General Discussion
In reply to the discussion: Of Course Americans are BROKE [View all]Metaphorical
(2,549 posts)Set an arbitrary minimum limit, such as $1M per year which incurs no taxes, certain exemptions (first house for instance), with progressively higher tax brackets as spending increases. Apply the same principle to corporations - if they buy a CEO contract, they will have to pay the taxes on that contract, while spending per employee starts to incur taxes above $250,000 a year including compensation. Taxes are paid within the seller's jurisdiction.
The idea is simple - the notion of an income tax by itself is regressive because it penalizes savers - those who build capital - while rewarding spenders - those who consume capital. It also concentrates power because the biggest spenders usually end up with the most power. A spending tax forces corporations to invest into pools with no one investor being able to dominate that pool - you need to raise capital, then you need to create a community of investors to do so. 

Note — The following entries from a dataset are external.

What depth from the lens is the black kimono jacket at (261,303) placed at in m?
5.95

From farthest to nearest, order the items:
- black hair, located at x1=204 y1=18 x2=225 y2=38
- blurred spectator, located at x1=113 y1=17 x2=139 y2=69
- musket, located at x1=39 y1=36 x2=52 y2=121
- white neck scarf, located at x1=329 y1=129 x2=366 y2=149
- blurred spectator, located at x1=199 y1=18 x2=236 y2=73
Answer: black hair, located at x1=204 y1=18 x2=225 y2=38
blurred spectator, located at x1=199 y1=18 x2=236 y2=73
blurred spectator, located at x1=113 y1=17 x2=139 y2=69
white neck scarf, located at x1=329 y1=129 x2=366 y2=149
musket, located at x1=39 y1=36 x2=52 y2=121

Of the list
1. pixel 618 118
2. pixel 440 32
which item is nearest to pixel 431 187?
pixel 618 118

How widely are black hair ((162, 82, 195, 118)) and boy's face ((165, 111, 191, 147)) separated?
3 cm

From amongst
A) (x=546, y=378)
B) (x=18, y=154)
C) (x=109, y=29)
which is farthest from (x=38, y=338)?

This may seem counterintuitive but I think the problem we're facing at the moment is we have too much capital investment by too few people, and we ironically have far more capital than is actually needed, given advances in technology. It also forces both people and corporates to save rather than to rely upon debt to capitalize a project. Day to day spending by most people is not affected, other than the fact that there isn't a frantic rush to spend on needless purchases because the system is geared towards spending.